「英吉利法律学校 第1回卒業生 神谷泰一氏の軌跡」をブログで公開してからしばらくして調査漏れに気づいた。
 判事=官吏であるのだから『官報』や『職員録』に何か情報があるはずだということに気づいた。

 今回の調査と前回のブログとを総合し、神谷の軌跡を年表形式で表すと以下のようになる。

1885(明治18)年
 英吉利法律学校に入学。
1887(明治20)年
 代言人試験に合格し、代言人免許を取得。
1888(明治21)年7月
 英吉利法律学校を卒業。
1890(明治23)年ころ
 「東京五大法律学校連合討論会」に登壇。
1893(明治26)年
 東京の麹町区(現在の千代田区)に事務所を置いて弁護士として活動。
 雑誌『文明之利器』第6号(1893年11月)に「在岐阜客舎 神谷泰一」として「法学家の養生ヨリハ寧ロ法律思想ノ普及センコトヲ望ムむ」を寄せる。
1894(明治27)年4月24日
 判事に任官(高等官八等)。
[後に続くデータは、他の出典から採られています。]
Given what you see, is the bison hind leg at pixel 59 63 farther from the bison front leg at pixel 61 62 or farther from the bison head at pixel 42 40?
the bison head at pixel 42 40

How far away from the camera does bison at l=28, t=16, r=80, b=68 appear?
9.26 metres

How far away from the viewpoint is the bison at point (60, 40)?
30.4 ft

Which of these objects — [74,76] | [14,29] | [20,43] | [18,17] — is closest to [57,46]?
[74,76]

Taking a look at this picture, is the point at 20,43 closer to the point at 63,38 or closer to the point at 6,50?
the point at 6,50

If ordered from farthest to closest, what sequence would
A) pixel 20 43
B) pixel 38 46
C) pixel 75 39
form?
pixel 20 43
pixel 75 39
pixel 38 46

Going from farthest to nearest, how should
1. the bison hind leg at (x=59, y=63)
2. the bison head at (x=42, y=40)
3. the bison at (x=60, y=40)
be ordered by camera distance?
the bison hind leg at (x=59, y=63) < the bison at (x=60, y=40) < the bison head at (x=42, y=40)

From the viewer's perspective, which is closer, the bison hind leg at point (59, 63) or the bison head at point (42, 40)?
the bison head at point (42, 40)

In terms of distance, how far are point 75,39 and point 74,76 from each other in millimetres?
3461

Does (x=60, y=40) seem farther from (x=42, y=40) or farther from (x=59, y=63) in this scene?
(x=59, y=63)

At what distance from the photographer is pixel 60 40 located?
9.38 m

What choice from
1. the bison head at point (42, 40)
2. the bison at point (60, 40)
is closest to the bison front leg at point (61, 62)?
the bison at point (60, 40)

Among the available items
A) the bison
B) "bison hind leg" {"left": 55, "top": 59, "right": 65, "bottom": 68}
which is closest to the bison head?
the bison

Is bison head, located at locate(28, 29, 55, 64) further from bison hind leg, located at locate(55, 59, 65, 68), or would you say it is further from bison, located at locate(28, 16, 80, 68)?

(注1)
1894(明治27)年4月25日
 長野区裁判所判事兼長野地方裁判所判事に就く。
1894(明治27)年5月30日
 正八位。
1895(明治28)年
 七等十二級。
1896(明治29)年
 従七位。
1899(明治32)年
 長野地裁に異動(七等十一級)。
 高等官六等(奏任官)。
1900(明治33)年
 長野地裁(六等九級 正七)。
1901(明治34)年
 大垣区裁判所(支部)(岐阜地方裁判所の傘下)に異動 。(注2)
1901(明治34)年9月20日
 死去(大垣区裁判所判事;現職)。

注1: 神谷の給与は、「判事検事官等俸給令」(1894(明治27)年2月15日勅令第17号)(『職員録. 明治27年12月現在 甲』(p.16)により、600円の給与を受け取っていたものと推測する。
注2: 神谷の給与は「判事検事官等俸給令」(1899(明治32)年4月勅令第153号)(『職員録. 明治34年(甲)』(pp.21-22)により、800円の給与を受け取っていたものと推測する。

 神谷は、代言人、弁護士として東京で活動し、判事に転職して長野県を振り出しに岐阜地裁の判事として生を終えた。原籍地(出身地?)である岐阜県での仕事は1年に満たなかったであろう。
 生まれた年は不明であるが、判事任官同期の今村力三郎が1866(慶応2)年生まれであることを参考にすると、享年は30歳台後半ということになろううか。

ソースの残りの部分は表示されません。